Cumhuriyetin Sağlık ve Tıp Alanında Kazandırdıkları
Sıtma, verem, cüzzam, frengi, kolera gibi bulaşıcı hastalıklar önlenmiştir. Buna bağlı olarak çocuk ölümleri en aza inmiştir.
Bütün illere Numune Hastaneleri kurulmuştur.
Cumhuriyetin Ekonomi Alanında Kazandırdıkları
Kanunî zamanında, yabancılara tanınan ticarî ayrıcalıklar(kapitülasyonlar) Lozan Antlaşmasıyla kaldırılmıştır. Cumhuriyet yönetimi ve ülkemize kazandırdıkları ekonomik alanda da azımsanmayacak kadar çoktur. Özellikle iktisadi alandaki bağımsızlık hedefi başarılı oldu.
Atatürk, 18 Şubat 1923’ tarihinde İzmir’de Türkiye İktisat Kongresi’ni topladı.
Kongrede alınan kararlar sonucunda:
1- Köylünün verdiği ağır Aşar vergisi 1925’te kaldırılmıştır. Böylelikle tarımda üretim arttı.
2- Ziraat Bankası, çiftçiye ucuz kredi verdi. Bununla birlikte Tarım Kredi Kooperatifleri, Yüksek Ziraat Enstitüsü, Devlet Üretme Çiftlikleri bu dönemde kurulmuştur.
3-İlk özel bankamız olan Türkiye İş Bankası 24 Ağustos 1924 tarinde Ankara’da kurulmuştur.

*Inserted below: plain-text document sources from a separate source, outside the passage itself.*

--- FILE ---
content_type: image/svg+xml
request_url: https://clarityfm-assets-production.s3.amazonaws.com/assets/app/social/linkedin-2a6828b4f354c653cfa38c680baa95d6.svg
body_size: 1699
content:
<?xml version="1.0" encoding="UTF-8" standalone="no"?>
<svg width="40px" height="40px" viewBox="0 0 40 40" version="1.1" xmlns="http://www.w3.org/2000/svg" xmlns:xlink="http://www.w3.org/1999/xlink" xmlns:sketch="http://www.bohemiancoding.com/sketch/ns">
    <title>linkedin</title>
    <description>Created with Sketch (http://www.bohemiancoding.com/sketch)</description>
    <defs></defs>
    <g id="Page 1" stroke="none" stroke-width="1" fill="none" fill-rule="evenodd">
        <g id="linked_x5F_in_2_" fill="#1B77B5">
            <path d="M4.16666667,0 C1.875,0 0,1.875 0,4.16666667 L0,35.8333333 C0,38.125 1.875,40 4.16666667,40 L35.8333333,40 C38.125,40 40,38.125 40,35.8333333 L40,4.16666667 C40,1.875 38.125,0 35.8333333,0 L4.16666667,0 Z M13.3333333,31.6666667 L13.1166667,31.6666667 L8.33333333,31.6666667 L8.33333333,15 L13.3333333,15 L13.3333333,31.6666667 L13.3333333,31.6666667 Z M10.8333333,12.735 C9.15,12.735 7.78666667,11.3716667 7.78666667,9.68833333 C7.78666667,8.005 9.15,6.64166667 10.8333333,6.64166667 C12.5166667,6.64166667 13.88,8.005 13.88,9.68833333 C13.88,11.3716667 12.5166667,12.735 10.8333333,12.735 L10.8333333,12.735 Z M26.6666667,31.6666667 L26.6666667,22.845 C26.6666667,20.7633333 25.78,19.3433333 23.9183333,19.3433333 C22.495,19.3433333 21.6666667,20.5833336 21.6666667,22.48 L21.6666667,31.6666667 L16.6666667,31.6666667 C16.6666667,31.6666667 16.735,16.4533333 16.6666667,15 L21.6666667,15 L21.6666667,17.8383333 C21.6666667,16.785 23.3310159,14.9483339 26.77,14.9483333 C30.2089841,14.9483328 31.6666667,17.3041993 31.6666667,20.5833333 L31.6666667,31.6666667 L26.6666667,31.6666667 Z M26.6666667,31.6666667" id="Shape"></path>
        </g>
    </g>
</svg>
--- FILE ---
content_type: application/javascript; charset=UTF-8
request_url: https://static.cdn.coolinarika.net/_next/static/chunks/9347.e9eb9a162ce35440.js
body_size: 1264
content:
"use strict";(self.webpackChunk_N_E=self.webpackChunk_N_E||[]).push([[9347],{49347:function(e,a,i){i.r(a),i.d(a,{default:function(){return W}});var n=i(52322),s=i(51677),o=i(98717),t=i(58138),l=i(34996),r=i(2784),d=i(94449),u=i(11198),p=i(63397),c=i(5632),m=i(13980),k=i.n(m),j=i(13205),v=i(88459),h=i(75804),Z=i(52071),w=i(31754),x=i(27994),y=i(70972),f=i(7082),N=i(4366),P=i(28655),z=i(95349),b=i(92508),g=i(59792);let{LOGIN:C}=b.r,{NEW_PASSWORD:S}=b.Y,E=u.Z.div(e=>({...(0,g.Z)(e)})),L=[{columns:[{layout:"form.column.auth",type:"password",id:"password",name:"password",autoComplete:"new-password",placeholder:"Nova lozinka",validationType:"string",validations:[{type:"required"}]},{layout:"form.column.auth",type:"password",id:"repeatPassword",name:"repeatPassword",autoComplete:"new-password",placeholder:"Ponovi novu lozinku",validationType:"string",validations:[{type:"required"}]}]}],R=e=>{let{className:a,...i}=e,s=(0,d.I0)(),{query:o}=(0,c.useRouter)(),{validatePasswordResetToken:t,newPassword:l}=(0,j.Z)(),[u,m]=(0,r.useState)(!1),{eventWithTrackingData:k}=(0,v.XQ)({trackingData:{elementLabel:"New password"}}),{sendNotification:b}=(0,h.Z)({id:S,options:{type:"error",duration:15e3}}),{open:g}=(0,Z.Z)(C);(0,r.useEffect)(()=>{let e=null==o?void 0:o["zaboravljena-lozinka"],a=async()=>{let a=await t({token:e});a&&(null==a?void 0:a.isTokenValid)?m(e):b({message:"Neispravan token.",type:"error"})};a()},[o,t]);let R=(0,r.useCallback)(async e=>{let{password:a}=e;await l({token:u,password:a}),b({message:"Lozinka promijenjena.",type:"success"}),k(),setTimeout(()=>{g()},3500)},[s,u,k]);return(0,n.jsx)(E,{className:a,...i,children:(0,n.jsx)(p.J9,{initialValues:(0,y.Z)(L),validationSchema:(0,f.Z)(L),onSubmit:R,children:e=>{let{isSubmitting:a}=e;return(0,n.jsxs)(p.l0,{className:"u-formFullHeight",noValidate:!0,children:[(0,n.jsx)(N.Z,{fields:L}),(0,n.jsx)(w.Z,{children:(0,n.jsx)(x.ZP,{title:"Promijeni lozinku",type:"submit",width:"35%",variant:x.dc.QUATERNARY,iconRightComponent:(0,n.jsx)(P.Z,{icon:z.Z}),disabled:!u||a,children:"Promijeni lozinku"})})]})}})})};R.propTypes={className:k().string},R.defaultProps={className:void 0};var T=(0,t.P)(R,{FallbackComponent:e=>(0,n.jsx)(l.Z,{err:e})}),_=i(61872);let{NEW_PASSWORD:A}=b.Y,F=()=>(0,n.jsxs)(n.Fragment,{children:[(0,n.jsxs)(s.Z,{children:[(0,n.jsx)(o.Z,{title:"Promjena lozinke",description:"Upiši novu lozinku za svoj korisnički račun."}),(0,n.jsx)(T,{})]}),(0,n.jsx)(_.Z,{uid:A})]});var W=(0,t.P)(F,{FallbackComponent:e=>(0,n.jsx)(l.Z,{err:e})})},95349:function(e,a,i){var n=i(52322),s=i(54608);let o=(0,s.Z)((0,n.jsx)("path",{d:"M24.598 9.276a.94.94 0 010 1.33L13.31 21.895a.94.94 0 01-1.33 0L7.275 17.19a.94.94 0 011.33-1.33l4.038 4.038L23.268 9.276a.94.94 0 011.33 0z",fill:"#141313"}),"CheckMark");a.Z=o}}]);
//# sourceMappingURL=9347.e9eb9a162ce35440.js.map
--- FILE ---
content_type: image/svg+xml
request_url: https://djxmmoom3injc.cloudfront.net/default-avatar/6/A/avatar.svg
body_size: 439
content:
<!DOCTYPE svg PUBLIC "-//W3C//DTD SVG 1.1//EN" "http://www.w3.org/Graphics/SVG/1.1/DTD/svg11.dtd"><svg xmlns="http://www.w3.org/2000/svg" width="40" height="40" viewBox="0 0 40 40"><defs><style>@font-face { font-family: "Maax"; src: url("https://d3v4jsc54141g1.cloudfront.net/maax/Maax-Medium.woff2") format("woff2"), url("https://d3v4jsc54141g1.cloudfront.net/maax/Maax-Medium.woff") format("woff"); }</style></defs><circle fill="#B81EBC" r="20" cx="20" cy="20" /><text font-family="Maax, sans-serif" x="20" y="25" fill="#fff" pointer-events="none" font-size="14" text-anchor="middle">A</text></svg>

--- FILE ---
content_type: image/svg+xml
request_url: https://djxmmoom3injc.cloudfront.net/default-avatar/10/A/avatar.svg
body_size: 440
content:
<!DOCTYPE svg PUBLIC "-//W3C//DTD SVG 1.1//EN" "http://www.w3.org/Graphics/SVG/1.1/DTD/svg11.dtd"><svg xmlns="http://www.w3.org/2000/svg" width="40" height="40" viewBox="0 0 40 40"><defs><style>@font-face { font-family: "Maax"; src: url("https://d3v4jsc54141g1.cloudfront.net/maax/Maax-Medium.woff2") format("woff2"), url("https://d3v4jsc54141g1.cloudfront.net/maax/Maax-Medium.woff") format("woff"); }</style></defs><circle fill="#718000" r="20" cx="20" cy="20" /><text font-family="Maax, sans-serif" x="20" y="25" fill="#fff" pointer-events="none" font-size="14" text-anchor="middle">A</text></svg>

4- Denizlerimizde ticaret yapma hakkı (kabotaj) yalnız Türkiye’ye ait olmuştur. (1926)
5- 1926’da Sanayiyi Özendirme Yasası çıkarılmıştır. Bunun sonucunda sanayi gelişmiş ve tekstil, deri, kâğıt, demir çelik fabrikaları kurulmuştur.
6-Maden Tetkik ve Arama Enstitüsü kurulmuştur. Bu sayede madenler belirlenip, bir çok yerde yeni maden ocakları açılmıştır.
7- Ulaşımın kolaylaştırılması için demiryolları, havayolları yapılmıştır.
8- Bayındırlık çalışmaları büyük ivme kazanmıştır. Böylece yollar, okullar, hastaneler yapılmıştır.